Tom Jones holte Cerys Matthews für sein "Reload"-Projekt.
Ihr Duett "Baby, it's cold outside", das eine ganz neue
Seite des Potenzials von Cerys' Gesangsleistung offenbart, ist erfreulicherweise
auch auf dem erwähnten Greatest Catatonia Hits-Album zu zu hören.
Cerys'
Teilnahme an dem Tom Jones-Album bestätigt die viel versprechende
Position, die Catatonia Ende der 90er Jahre einnahmen: Gemeinsam mit
so unterschiedlichen Größen wie den Stereophonics, Portishead,
Robbie Williams bildeten sie die Spitze der britischen Rockszene auf
der Suche nach einem Ausweg aus der Sackgasse des Britpop.
Auch
deshalb wurden die Erwartungen immer größer. In ihrem "Nachruf"
auf Catatonia schrieb die BBC, es habe 1998/99 kaum einen Tag gegeben,
an dem das Gesicht von Cerys Matthews nicht in irgendeiner Zeitung
oder Illustrierten zu sehen gewesen wäre. Sie genoss den Erfolg,
und die Medien waren von ihrer charismatischen Präsenz hingerissen,
dem Charisma einer modernen, emanzipierten und selbstbewussten Künstlerin,
die alles andere war als eine Marionette irgendeines Managements oder
ihres Plattenlabels, sondern eine Vollblutmusikerin mit klarem Verstand,
die mit unkonventionellem Poprock und breitem walisischen Akzent die
Charts durcheinanderwirbelte - keine Spur von den späteren Gerüchten
über Sinnkrisen und Depressionen.

### DATEN
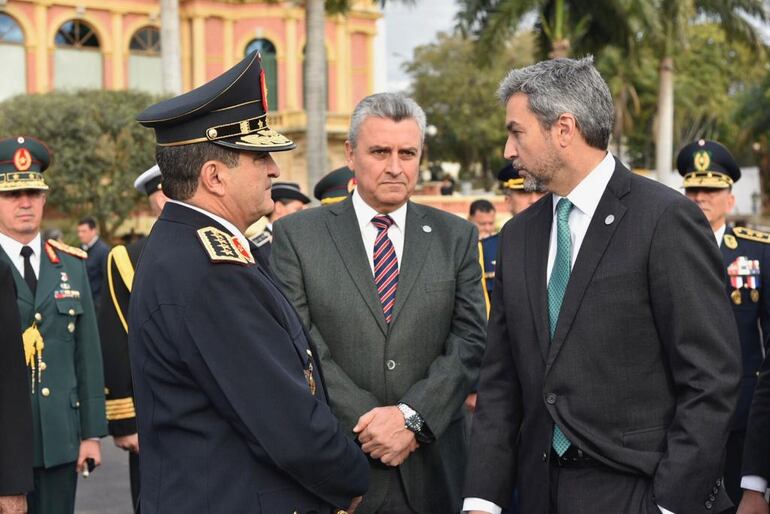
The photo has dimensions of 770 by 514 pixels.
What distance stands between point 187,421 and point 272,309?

--

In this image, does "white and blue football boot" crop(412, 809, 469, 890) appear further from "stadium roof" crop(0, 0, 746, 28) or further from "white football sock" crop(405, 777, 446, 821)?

### AUFGABEN
A. Welche Künstler nennt der Textauszug über Catatonia zusammen mit der Band als Spitze der britischen Rockszene? Zähle alle auf.
B. Führe den Textauszug über Catatonia im gleichen Stil weiter.
Die Zeilen werden hier nicht gebraucht.

### ANTWORTEN
A. die Stereophonics, Portishead, Robbie Williams

B.
Inzwischen
scheint sie zu sich selbst zurückzufinden. Mitte Juni 2002 begann
sie tatsächlich mit den Aufnahmen für ein Soloalbum, das
sie schon vor längerer Zeit angekündigt hatte. Zu diesem
Zweck hat sie sich nach Nashville zurückgezogen und veröffentlicht
auf ihrer eigenen Website immer wieder knappe Tagebuchnotizen über
den Fortgang ihrer Aufnahmen.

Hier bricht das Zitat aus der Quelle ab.